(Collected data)
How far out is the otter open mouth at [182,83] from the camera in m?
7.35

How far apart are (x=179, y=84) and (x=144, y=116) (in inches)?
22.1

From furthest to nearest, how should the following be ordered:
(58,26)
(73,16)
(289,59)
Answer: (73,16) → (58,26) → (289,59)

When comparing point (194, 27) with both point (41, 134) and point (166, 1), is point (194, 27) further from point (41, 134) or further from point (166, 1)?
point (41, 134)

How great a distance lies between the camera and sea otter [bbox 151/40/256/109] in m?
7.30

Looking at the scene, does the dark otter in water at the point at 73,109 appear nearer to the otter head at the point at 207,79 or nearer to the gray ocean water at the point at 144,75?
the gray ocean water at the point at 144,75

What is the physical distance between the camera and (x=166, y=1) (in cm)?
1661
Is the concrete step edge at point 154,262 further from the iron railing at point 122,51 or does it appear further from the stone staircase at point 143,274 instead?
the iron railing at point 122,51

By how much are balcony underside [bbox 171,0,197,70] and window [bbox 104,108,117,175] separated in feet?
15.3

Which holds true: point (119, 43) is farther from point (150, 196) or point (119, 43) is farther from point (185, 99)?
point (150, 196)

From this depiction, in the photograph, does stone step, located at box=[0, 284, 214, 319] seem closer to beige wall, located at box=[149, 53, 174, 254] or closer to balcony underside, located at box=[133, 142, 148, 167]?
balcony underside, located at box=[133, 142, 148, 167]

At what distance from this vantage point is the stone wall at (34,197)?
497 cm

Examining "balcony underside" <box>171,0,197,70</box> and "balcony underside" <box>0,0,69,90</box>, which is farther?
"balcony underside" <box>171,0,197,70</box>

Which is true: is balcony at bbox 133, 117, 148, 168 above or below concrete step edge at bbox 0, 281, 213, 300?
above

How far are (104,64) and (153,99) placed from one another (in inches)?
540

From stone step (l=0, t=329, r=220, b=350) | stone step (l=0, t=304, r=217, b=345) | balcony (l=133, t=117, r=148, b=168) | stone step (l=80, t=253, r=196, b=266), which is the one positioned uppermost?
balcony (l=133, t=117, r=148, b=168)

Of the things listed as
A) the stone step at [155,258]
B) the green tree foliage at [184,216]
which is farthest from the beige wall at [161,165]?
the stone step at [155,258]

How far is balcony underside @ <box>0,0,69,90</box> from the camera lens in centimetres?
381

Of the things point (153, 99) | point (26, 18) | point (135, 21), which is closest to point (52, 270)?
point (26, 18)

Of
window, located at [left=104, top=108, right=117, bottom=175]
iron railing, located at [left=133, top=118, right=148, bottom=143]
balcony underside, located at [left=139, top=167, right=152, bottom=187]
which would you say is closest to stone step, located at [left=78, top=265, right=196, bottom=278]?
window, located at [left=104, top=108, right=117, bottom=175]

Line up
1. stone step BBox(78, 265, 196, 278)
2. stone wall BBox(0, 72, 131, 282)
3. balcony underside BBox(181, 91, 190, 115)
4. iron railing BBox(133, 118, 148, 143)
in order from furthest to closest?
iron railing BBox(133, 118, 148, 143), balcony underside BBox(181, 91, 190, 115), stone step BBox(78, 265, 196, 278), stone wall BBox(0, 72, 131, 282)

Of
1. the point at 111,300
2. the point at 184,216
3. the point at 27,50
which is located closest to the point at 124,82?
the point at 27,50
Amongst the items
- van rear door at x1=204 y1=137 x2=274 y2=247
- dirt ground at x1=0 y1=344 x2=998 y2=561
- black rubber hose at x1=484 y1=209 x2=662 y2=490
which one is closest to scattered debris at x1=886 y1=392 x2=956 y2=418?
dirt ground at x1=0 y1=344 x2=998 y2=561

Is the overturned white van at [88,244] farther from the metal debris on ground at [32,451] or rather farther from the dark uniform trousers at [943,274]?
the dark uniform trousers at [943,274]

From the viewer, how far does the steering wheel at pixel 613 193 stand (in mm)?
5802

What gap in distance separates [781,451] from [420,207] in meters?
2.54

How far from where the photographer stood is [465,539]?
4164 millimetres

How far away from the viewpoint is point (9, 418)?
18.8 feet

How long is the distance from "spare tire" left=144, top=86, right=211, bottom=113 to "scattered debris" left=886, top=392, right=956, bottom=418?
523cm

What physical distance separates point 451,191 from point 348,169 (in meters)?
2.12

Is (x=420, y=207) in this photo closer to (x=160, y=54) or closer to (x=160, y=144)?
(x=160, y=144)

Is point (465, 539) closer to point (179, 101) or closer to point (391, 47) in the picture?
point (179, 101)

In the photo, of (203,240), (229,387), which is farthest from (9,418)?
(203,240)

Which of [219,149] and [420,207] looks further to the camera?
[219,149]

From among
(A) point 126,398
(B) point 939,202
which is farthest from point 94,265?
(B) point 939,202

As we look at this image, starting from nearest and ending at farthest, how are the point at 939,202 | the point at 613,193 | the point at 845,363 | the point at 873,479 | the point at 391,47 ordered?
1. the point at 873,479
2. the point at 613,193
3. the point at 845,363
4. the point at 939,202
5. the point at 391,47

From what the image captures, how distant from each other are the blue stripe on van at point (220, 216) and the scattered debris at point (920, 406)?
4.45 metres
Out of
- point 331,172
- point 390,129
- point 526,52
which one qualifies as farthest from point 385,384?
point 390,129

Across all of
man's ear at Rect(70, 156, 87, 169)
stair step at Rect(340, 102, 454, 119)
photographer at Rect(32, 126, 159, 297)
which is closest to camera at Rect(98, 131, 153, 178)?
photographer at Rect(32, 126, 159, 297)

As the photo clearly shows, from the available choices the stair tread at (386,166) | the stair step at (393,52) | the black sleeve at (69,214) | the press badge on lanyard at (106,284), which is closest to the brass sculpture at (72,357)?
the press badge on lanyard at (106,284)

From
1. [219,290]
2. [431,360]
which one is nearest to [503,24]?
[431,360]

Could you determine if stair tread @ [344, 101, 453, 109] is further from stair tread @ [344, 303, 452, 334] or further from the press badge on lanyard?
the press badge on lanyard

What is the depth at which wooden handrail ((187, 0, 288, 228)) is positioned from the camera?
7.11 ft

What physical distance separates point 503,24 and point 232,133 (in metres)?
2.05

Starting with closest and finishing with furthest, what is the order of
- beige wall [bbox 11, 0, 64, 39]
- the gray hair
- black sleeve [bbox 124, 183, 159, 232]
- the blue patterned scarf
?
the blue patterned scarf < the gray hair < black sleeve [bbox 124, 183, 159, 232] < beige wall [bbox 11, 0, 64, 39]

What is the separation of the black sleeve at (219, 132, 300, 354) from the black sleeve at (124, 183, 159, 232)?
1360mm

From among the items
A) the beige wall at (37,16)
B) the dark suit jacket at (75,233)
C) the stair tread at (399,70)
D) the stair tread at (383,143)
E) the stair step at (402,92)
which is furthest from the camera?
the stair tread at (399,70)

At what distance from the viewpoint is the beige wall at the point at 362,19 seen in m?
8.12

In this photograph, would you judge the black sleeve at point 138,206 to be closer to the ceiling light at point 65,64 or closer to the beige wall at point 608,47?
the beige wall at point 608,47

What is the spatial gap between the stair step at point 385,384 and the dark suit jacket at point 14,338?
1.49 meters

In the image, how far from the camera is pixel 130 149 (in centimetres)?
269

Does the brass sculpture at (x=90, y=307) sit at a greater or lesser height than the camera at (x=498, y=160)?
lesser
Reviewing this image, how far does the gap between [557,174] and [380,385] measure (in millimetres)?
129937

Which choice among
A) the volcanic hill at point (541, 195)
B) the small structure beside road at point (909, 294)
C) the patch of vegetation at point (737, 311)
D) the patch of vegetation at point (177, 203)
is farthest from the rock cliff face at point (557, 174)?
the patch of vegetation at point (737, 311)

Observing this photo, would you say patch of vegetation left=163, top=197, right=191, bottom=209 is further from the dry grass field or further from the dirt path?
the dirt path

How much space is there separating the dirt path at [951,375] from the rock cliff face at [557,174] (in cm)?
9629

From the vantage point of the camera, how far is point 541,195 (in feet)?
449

◆ Task statement: Please extract, word for word, the lines of the collected data above, starting with the first line and going on through the line with "Answer: (73,16) → (58,26) → (289,59)", both included.

◆ Solved problem:
How far out is the otter open mouth at [182,83] from the camera in m?
7.35

How far apart are (x=179, y=84) and (x=144, y=116) (in inches)?
22.1

From furthest to nearest, how should the following be ordered:
(58,26)
(73,16)
(289,59)
Answer: (73,16) → (58,26) → (289,59)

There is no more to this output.